WRITTEN EXERCISE →
Reproduce the part of the items that opens with the line containing "Captured at 360" and closes with the line containing "1.12 meters", changing every "nearest" to "closest" and leaving everything else unchanged. Leave the pictures out of the answer.

● ● ● ●

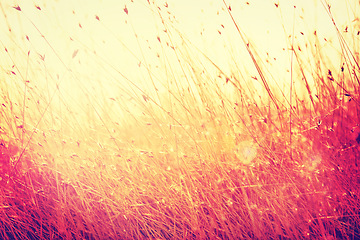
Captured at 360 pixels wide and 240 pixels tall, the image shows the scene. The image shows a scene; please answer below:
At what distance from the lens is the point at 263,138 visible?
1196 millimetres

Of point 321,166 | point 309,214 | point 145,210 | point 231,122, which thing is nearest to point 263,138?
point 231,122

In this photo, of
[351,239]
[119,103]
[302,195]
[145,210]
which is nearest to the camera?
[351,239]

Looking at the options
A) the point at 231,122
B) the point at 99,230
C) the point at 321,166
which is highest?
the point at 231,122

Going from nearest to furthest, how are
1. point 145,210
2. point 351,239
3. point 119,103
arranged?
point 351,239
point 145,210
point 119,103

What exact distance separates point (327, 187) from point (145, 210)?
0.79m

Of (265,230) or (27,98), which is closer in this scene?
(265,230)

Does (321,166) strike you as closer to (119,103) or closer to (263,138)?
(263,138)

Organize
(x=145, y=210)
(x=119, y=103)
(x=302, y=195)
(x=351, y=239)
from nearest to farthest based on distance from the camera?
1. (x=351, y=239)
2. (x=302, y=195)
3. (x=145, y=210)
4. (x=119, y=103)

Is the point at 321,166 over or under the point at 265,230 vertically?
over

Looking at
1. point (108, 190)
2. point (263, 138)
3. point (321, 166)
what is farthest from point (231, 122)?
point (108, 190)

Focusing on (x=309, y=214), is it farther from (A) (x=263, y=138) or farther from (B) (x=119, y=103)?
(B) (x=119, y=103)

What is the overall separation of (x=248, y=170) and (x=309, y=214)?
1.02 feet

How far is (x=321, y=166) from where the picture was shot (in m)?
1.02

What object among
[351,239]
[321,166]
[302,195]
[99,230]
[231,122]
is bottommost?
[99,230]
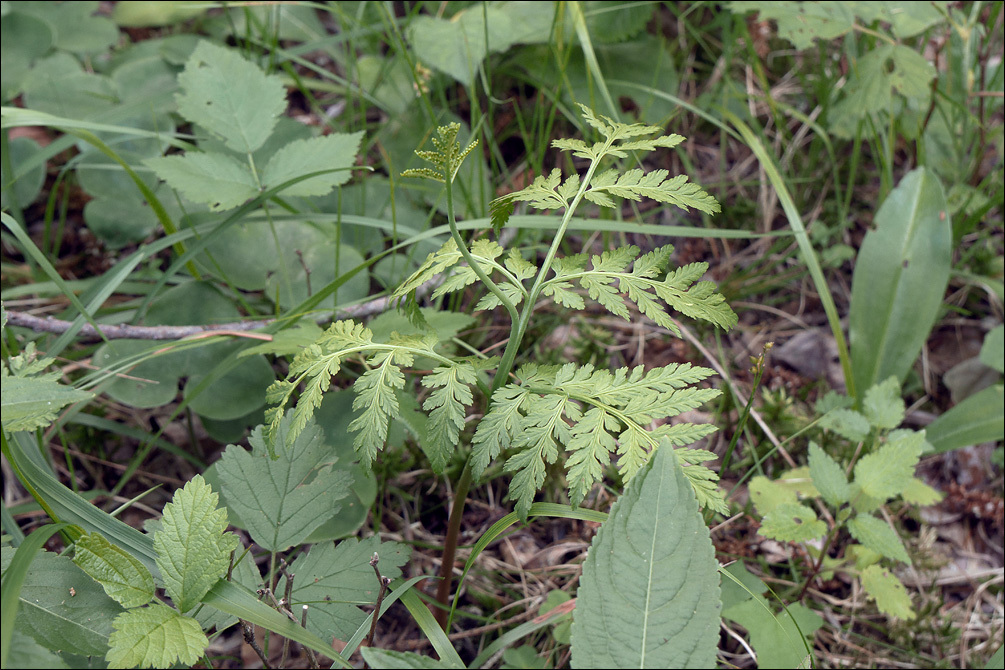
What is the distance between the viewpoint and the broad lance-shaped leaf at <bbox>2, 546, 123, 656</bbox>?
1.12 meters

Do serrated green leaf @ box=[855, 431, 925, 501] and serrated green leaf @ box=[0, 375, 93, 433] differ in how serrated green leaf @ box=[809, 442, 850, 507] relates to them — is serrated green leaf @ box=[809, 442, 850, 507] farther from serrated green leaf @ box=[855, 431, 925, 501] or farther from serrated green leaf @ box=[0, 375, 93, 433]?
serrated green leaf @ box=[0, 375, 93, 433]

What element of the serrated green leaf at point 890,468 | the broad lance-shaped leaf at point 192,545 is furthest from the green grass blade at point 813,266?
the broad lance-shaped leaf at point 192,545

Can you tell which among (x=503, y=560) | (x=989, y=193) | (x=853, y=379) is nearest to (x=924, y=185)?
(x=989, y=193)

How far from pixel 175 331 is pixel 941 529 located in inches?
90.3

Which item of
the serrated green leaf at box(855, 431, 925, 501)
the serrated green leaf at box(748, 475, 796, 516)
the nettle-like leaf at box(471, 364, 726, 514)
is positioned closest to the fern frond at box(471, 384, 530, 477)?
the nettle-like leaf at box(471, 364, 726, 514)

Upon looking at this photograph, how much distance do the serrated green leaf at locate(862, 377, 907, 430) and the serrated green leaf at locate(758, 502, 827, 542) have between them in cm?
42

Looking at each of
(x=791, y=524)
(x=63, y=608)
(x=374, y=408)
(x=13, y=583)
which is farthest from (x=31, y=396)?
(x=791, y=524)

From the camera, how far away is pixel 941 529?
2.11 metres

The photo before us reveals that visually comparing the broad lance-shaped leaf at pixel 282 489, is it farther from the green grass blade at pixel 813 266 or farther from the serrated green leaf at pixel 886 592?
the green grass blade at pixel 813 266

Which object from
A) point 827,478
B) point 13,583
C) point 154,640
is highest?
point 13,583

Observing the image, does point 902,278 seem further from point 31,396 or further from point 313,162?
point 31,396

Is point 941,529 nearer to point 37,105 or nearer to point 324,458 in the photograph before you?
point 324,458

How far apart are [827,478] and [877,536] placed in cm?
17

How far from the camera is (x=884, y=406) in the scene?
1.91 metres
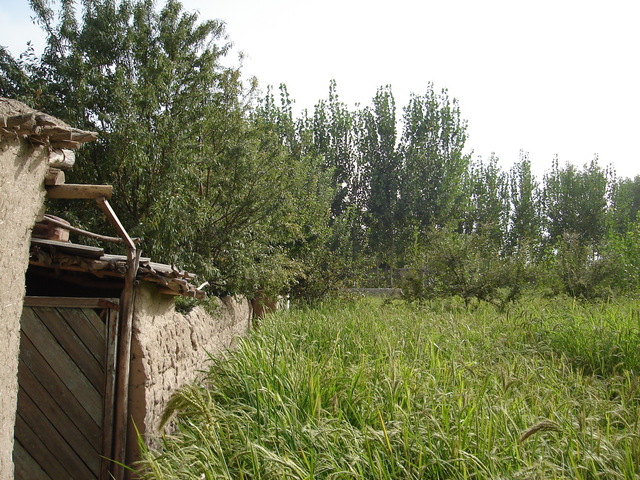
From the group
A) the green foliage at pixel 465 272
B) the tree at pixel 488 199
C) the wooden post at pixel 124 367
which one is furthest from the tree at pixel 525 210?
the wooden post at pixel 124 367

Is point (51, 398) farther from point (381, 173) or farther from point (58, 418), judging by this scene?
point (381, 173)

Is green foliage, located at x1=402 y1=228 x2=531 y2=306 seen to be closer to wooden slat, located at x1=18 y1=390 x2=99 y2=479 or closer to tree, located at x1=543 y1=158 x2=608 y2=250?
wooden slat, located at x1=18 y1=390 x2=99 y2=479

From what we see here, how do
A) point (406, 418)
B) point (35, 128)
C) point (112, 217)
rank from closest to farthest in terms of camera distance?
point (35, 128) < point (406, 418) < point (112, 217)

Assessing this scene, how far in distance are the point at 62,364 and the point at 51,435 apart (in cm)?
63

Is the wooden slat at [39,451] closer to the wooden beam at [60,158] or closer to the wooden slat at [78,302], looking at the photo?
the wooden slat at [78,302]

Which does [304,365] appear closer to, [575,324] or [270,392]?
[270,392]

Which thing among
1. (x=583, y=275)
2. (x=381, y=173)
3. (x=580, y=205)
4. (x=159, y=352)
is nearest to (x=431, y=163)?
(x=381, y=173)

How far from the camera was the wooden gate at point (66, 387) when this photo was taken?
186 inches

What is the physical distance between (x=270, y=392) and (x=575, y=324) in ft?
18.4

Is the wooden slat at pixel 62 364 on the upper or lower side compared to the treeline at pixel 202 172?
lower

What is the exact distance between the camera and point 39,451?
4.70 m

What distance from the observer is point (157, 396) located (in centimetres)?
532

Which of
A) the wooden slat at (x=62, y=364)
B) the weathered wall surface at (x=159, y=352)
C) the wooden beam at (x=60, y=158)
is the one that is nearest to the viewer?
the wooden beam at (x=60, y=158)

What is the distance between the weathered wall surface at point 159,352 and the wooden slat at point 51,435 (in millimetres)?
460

● ● ● ●

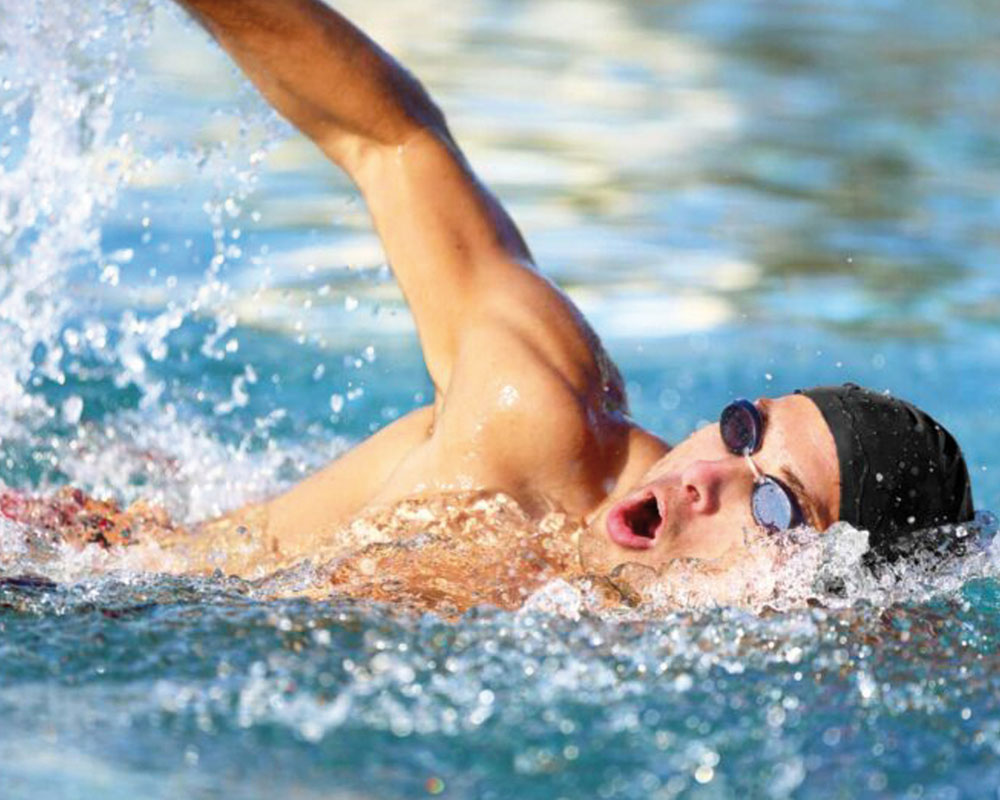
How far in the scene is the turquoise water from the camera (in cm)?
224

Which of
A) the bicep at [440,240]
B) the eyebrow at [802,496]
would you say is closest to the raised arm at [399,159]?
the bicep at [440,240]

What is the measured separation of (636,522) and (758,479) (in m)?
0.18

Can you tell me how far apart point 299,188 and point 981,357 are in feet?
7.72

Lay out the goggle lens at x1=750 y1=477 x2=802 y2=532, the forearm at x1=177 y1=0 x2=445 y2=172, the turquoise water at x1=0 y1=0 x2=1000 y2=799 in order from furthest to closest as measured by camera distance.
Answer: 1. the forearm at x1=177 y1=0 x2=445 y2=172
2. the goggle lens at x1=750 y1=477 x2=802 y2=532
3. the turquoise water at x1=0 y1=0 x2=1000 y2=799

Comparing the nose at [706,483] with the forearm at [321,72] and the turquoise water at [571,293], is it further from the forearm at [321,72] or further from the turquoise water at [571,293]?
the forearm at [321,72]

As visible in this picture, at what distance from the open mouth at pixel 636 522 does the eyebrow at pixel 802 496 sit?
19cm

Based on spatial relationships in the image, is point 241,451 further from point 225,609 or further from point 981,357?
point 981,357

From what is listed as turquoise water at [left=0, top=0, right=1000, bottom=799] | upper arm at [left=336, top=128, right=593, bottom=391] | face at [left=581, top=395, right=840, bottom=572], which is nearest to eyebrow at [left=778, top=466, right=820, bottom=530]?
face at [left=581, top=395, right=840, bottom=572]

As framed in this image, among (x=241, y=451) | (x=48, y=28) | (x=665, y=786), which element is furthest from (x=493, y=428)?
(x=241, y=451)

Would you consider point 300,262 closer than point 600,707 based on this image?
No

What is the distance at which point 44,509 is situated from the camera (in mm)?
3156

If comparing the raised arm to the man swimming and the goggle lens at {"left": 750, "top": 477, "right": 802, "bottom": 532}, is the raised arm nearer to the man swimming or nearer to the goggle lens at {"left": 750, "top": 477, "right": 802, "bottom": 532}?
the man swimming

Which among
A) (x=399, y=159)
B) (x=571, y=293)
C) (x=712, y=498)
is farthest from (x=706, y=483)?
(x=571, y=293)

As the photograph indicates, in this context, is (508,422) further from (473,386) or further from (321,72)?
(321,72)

● ● ● ●

TASK RESULT →
Captured at 360 pixels wide and 240 pixels tall, the image shows the scene. The image shows a scene; please answer below:
At what distance from the lens is the point at 263,138 visible?
1196 millimetres

Of point 321,166 | point 309,214 | point 145,210 | point 231,122, which thing is closest to point 263,138?
point 231,122

In this photo, of
[351,239]
[119,103]
[302,195]
[145,210]
which is closest to the camera?
[351,239]

Looking at the options
A) the point at 231,122
B) the point at 99,230
C) the point at 321,166
which is highest?
the point at 231,122

Going from closest to furthest, how are
1. point 145,210
2. point 351,239
3. point 119,103
arranged?
point 351,239
point 145,210
point 119,103

What exact distance separates point (327, 187) from point (145, 210)?
0.79m

Of (265,230) or (27,98), which is closer in this scene?
(265,230)

Does (321,166) strike you as closer to (119,103) or closer to (263,138)?
(263,138)

Organize
(x=145, y=210)
(x=119, y=103)
(x=302, y=195)
(x=351, y=239)
from closest to farthest based on distance from the camera?
1. (x=351, y=239)
2. (x=302, y=195)
3. (x=145, y=210)
4. (x=119, y=103)

Is the point at 321,166 over or under the point at 265,230 vertically?
over

Looking at
1. point (108, 190)
2. point (263, 138)
3. point (321, 166)
what is farthest from point (231, 122)?
point (108, 190)

Focusing on (x=309, y=214), is it farther from (A) (x=263, y=138) or farther from (B) (x=119, y=103)?
(B) (x=119, y=103)

What is the overall separation of (x=248, y=170) and (x=309, y=214)?
1.02 feet

How far is (x=321, y=166) from where the picture was shot (in m)?
1.02

What object among
[351,239]
[321,166]
[302,195]
[99,230]
[231,122]
is bottommost?
[99,230]
What is the distance between the viewpoint and the broad lance-shaped leaf at <bbox>2, 546, 123, 656</bbox>?
1.12 meters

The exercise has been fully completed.